→ DATA LISTING:
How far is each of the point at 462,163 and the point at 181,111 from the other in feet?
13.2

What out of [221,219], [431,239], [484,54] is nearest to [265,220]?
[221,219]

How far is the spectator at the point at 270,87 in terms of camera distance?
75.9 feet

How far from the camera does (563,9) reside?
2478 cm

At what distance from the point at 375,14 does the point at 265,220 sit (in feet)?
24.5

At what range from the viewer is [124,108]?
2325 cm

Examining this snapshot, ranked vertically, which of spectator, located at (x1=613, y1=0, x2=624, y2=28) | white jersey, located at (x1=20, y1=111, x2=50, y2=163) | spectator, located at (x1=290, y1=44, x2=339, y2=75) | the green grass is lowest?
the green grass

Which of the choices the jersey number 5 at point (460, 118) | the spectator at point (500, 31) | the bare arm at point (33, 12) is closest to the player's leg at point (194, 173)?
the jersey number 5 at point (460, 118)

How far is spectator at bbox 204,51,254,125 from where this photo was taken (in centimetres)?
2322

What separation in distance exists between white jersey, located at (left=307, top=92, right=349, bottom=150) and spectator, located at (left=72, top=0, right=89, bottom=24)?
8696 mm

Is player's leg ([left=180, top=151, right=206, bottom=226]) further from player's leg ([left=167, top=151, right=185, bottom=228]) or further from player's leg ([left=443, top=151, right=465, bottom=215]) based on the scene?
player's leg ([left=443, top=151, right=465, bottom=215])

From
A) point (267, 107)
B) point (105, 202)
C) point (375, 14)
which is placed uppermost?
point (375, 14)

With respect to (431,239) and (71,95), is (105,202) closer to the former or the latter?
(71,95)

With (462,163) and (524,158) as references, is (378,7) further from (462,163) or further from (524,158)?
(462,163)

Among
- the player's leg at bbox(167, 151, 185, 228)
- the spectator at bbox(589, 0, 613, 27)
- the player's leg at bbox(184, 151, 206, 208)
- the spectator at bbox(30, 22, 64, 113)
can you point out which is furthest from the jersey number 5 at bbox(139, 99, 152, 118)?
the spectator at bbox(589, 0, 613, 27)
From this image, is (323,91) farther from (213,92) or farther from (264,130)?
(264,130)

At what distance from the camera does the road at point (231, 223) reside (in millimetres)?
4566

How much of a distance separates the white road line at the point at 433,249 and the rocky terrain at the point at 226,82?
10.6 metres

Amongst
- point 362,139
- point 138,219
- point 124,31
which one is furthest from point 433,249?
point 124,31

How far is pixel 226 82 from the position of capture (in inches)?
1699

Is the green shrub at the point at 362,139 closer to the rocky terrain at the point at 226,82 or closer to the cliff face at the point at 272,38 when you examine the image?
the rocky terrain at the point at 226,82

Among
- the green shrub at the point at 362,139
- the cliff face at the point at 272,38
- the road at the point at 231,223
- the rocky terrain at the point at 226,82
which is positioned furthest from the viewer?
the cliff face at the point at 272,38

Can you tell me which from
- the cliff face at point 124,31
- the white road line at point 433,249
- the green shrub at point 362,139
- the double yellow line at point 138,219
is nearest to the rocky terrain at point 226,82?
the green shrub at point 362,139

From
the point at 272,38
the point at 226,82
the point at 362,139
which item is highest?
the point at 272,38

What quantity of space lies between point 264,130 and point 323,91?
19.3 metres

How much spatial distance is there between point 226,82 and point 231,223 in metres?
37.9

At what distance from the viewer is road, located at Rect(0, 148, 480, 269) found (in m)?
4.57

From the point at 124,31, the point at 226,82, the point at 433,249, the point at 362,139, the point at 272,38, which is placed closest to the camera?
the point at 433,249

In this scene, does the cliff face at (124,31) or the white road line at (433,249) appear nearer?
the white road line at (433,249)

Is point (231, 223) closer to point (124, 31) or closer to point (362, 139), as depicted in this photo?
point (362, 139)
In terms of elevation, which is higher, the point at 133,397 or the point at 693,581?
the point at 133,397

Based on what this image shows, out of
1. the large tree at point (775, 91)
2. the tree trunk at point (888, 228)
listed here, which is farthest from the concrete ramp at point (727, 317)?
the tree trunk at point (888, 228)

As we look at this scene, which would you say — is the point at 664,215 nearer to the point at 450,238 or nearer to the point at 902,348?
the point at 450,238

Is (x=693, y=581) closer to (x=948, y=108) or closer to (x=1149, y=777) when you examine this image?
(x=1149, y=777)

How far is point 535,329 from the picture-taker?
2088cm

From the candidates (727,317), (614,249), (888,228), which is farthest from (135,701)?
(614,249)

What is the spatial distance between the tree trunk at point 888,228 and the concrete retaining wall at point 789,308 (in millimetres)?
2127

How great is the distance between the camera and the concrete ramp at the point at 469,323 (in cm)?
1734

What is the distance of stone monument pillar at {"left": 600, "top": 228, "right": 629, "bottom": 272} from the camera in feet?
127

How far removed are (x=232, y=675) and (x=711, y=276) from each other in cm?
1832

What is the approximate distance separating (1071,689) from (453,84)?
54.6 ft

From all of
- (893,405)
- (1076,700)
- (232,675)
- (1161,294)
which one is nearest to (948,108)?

→ WHAT THE EXERCISE ASKS: Repeat the material above in full, keeping every word.

→ FULL OUTPUT:
How far is each of the point at 462,163 and the point at 181,111 from the other in feet?
13.2

What out of [221,219], [431,239], [484,54] is nearest to [265,220]?
[221,219]

How far is the spectator at the point at 270,87 in terms of camera distance?
75.9 feet

How far from the camera does (563,9) reside?
2478 cm

At what distance from the point at 375,14 does the point at 265,220 sit (in feet)?
24.5

At what range from the viewer is [124,108]?
2325 cm

Examining this snapshot, ranked vertically, which of spectator, located at (x1=613, y1=0, x2=624, y2=28) | white jersey, located at (x1=20, y1=111, x2=50, y2=163) | spectator, located at (x1=290, y1=44, x2=339, y2=75) | the green grass is lowest?
the green grass

Which of the choices the jersey number 5 at point (460, 118) | the spectator at point (500, 31) | the bare arm at point (33, 12) is closest to the player's leg at point (194, 173)?
the jersey number 5 at point (460, 118)

How far is spectator at bbox 204,51,254,125 from where this photo was taken (in centimetres)?
2322

What separation in distance exists between white jersey, located at (left=307, top=92, right=349, bottom=150) and spectator, located at (left=72, top=0, right=89, bottom=24)?
8696 mm

Is player's leg ([left=180, top=151, right=206, bottom=226]) further from player's leg ([left=167, top=151, right=185, bottom=228]) or further from player's leg ([left=443, top=151, right=465, bottom=215]) based on the scene?
player's leg ([left=443, top=151, right=465, bottom=215])

From
A) point (267, 107)
B) point (105, 202)
C) point (375, 14)
which is placed uppermost?
point (375, 14)

With respect to (431,239) and (71,95), is (105,202) closer to the former or the latter?
(71,95)

With (462,163) and (524,158) as references, is (378,7) further from (462,163) or further from (524,158)?
(462,163)

Among
- the player's leg at bbox(167, 151, 185, 228)
- the spectator at bbox(589, 0, 613, 27)
- the player's leg at bbox(184, 151, 206, 208)
- the spectator at bbox(30, 22, 64, 113)
can you point out which is furthest from the jersey number 5 at bbox(139, 99, 152, 118)?
the spectator at bbox(589, 0, 613, 27)
From this image, is (323,91) farther from (213,92) or farther from (264,130)?
(264,130)

At what distance from the camera does the road at point (231, 223) reside (in millimetres)?
4566

How much of a distance separates the white road line at the point at 433,249 and the rocky terrain at the point at 226,82?
10.6 metres

Amongst
- point 362,139
- point 138,219
- point 124,31
which one is furthest from point 433,249?
point 124,31

How far is pixel 226 82 from the position of capture (in inches)?
1699

Is the green shrub at the point at 362,139 closer to the rocky terrain at the point at 226,82 or closer to the cliff face at the point at 272,38 when you examine the image?
the rocky terrain at the point at 226,82

Among
- the green shrub at the point at 362,139
- the cliff face at the point at 272,38
- the road at the point at 231,223
- the rocky terrain at the point at 226,82
which is positioned furthest from the viewer?
the cliff face at the point at 272,38

Can you tell me which from
- the cliff face at point 124,31
- the white road line at point 433,249
- the green shrub at point 362,139
- the double yellow line at point 138,219
is nearest to the rocky terrain at point 226,82?
the green shrub at point 362,139

From
the point at 272,38
the point at 226,82
the point at 362,139
which item is highest?
the point at 272,38

What quantity of space lies between point 264,130 and point 323,91?
19.3 metres

How much spatial distance is there between point 226,82 and point 231,223 in metres?
37.9

At what distance from the viewer is road, located at Rect(0, 148, 480, 269) found (in m)?
4.57

From the point at 124,31, the point at 226,82, the point at 433,249, the point at 362,139, the point at 272,38, which is placed closest to the camera?
the point at 433,249

In this scene, does the cliff face at (124,31) or the white road line at (433,249) appear nearer?
the white road line at (433,249)

Is point (231, 223) closer to point (124, 31) or closer to point (362, 139), as depicted in this photo?
point (362, 139)
In terms of elevation, which is higher, the point at 133,397 or the point at 693,581?
the point at 133,397

Based on what this image shows, out of
1. the large tree at point (775, 91)
2. the tree trunk at point (888, 228)
listed here, which is farthest from the concrete ramp at point (727, 317)?
the tree trunk at point (888, 228)

As we look at this scene, which would you say — is the point at 664,215 nearer to the point at 450,238 or nearer to the point at 902,348?
the point at 450,238

Is (x=693, y=581) closer to (x=948, y=108) or closer to (x=1149, y=777) when you examine this image?
(x=1149, y=777)

How far is point 535,329 from the picture-taker?
2088cm

From the candidates (727,317), (614,249), (888,228), which is farthest from (135,701)?
(614,249)

What is the spatial distance between the tree trunk at point 888,228 and the concrete retaining wall at point 789,308 (in millimetres)?
2127

How great is the distance between the camera and the concrete ramp at the point at 469,323 (in cm)?
1734

What is the distance of stone monument pillar at {"left": 600, "top": 228, "right": 629, "bottom": 272} from the camera in feet?
127

How far removed are (x=232, y=675) and (x=711, y=276) from each other in cm?
1832

What is the approximate distance separating (1071,689) from (453,84)?
54.6 ft

From all of
- (893,405)
- (1076,700)
- (232,675)
- (1161,294)
which one is nearest to (948,108)?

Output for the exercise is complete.